Quang Nguyen was charged with felony riot, criminal mischief, and attempted criminal mischief. According to Schmidt’s office, Nguyen destroyed a window at a Starbucks before trying, but failing, to destroy a window at two other Starbucks in downtown Portland.
Police found a hammer on the accused at the time of arrest.
Jeremiah Day was charged with unlawful use of a weapon, menacing, resisting arrest, interfering with an officer, and felony riot.
Day allegedly brandished a butterfly knife with blade extended toward an officer approximately 10 feet away from him. Day then walked back into a crowd and hid behind a person’s umbrella. As officers watched, the man approached them while using the umbrella as a shield.
When officers warned the crowd that they could use force in response to the tumult, Day fled. Officers pursued Day and arrested him. He still had the knife in his possession when arrested.
Lawyers were not listed on the court docket for Loomis or Nguyen. A court-appointed lawyer representing Day didn’t respond to a request for comment.
All three defendants were released on their own recognizance or on bail.
Loomis and Nguyen are set to be arraigned on May 4, court records show. Day appeared in court on Monday. His next court appearance is scheduled on July 29.

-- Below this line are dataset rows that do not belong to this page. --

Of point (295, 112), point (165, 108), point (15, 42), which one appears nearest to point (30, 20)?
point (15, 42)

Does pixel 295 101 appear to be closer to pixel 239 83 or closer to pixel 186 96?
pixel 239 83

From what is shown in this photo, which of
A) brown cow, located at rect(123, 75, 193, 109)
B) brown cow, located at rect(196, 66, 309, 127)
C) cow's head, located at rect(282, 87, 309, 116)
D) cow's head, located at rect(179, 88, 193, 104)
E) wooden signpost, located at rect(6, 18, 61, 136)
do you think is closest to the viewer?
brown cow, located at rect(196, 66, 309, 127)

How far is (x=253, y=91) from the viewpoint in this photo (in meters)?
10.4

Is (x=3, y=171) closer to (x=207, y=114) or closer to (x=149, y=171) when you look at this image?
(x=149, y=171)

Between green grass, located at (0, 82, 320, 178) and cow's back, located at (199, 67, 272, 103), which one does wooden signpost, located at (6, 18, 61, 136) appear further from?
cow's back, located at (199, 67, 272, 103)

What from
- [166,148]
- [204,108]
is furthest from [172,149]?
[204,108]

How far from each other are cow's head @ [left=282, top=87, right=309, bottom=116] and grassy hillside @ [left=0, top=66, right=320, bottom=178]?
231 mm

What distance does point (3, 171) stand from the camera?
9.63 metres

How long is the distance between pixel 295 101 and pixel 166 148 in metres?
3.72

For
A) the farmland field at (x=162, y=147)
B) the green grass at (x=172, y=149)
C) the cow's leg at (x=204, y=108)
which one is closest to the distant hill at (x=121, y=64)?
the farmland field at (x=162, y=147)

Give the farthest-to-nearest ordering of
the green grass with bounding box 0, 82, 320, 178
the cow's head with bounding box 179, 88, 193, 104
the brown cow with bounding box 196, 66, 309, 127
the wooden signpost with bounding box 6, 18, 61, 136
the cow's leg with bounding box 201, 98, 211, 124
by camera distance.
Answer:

Two of the other arrestees were taken into custody on outstanding warrants while the sixth case was referred back to law enforcement by Schmidt’s office for additional investigative follow-up.
Two other people arrested on May 3 for alleged crimes over the weekend have not yet been charged by Schmidt. Randy Graves was arrested on menacing and disorderly conduct charges and Charles Stubbs was taken into custody on unlawful use of a weapon, menacing, and disorderly conduct charges.
Schmidt shortly after entering office last year promised not to pursue some charges against people involved in demonstrations.
“These demonstrations are being used to righteously express grief, anger, and frustration over that senseless act of violence, and the countless other abuses people of color have endured throughout history at the hands of the legal system,” he told reporters at the time, claiming the atypical move would lead to a safer community.
The office rejected 666 of the 974 cases that were referred to it between May and October 2020.
More recently, Schmidt called the property destruction and violence that dates back in Portland nearly 11 months—riots have taken place consistently since the death of George Floyd in Minneapolis—unacceptable.
“My office continues to prioritize the prosecution of people who are destroying property and committing violence—and this is nothing new. This is what we’ve been doing since I took office. That was my instruction to my deputies on day one: focus on, work with law enforcement and prosecute the people who are starting fires, who are destroying windows, and who are committing assaults,” he said in a video statement.
“Recently, we have seen a positive shift from law enforcement making targeted arrests on the people who are accused of starting fires, destroying windows, and committing assaults. I want to thank our local law enforcement for prioritizing these cases. These targeted arrests are important; they allow us to focus our limited resources on the people causing the most harm, and it will ensure that people demonstrating without violence are protected.”